> [WORK INSTRUCTIONS]: Report every line from the material that contains the word "luggage".

> [INPUT MATERIAL]:
┄┄┄┄┄┄┄┄┄┄
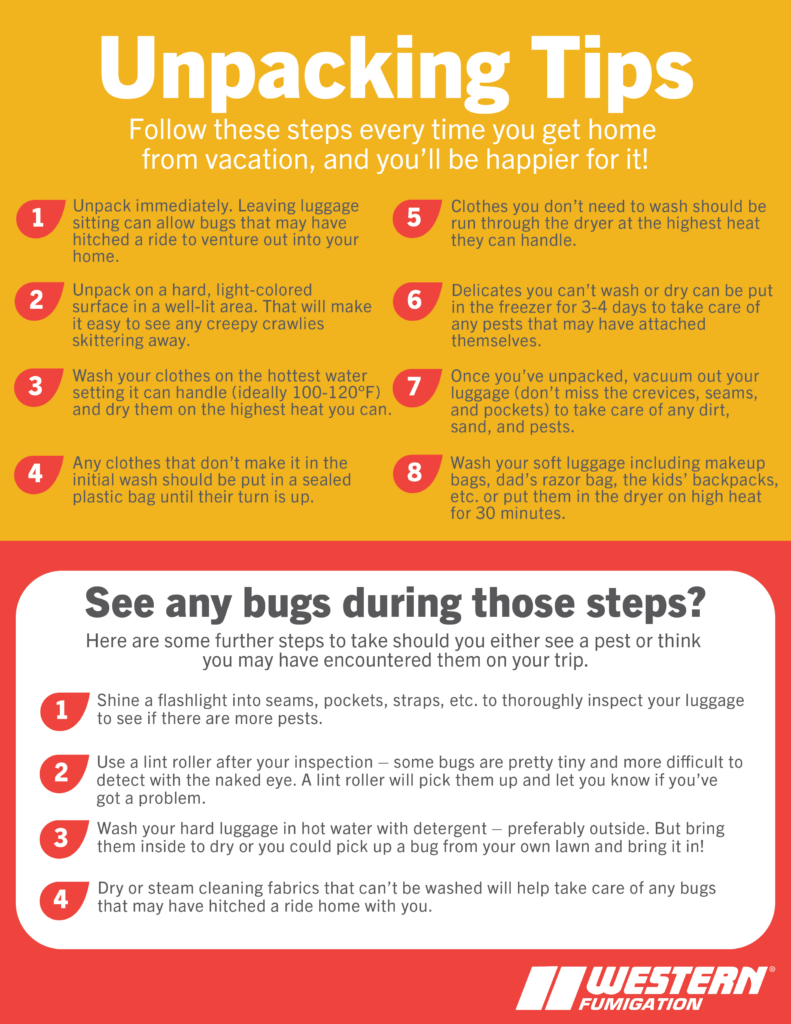 Unpacking Tips

Follow these steps every time you get home from vacation, and you'll be happier for it!

1 Unpack immediately. Leaving luggage sitting can allow bugs that may have hitched a ride to venture out into your home.

2 Unpack on a hard, light-colored surface in a well-lit area. That will make it easy to see any creepy crawlies skittering away.

3 Wash your clothes on the hottest water setting it can handle (ideally 100-120°F) and dry them on the highest heat you can.

4 Any clothes that don't make it in the initial wash should be put in a sealed plastic bag until their turn is up.

5 Clothes you don't need to wash should be run through the dryer at the highest heat they can handle.

6 Delicates you can't wash or dry can be put in the freezer for 3-4 days to take care of any pests that may have attached themselves.

7 Once you've unpacked, vacuum out your luggage (don't miss the crevices, seams, and pockets) to take care of any dirt, sand, and pests.

8 Wash your soft luggage including makeup bags, dad's razor bag, the kids' backpacks, etc. or put them in the dryer on high heat for 30 minutes.

See any bugs during those steps?

Here are some further steps to take should you either see a pest or think you may have encountered them on your trip.

1 Shine a flashlight into seams, pockets, straps, etc. to thoroughly inspect your luggage to see if there are more pests.

2 Use a lint roller after your inspection – some bugs are pretty tiny and more difficult to detect with the naked eye. A lint roller will pick them up and let you know if you've got a problem.

3 Wash your hard luggage in hot water with detergent – preferably outside. But bring them inside to dry or you could pick up a bug from your own lawn and bring it in!

4 Dry or steam cleaning fabrics that can't be washed will help take care of any bugs that may have hitched a ride home with you.

WESTERN® FUMIGATION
┄┄┄┄┄┄┄┄┄┄
> [ANSWER BOX]:
1 Unpack immediately. Leaving luggage sitting can allow bugs that may have hitched a ride to venture out into your home.
7 Once you've unpacked, vacuum out your luggage (don't miss the crevices, seams, and pockets) to take care of any dirt, sand, and pests.
8 Wash your soft luggage including makeup bags, dad's razor bag, the kids' backpacks, etc. or put them in the dryer on high heat for 30 minutes.
1 Shine a flashlight into seams, pockets, straps, etc. to thoroughly inspect your luggage to see if there are more pests.
3 Wash your hard luggage in hot water with detergent – preferably outside. But bring them inside to dry or you could pick up a bug from your own lawn and bring it in!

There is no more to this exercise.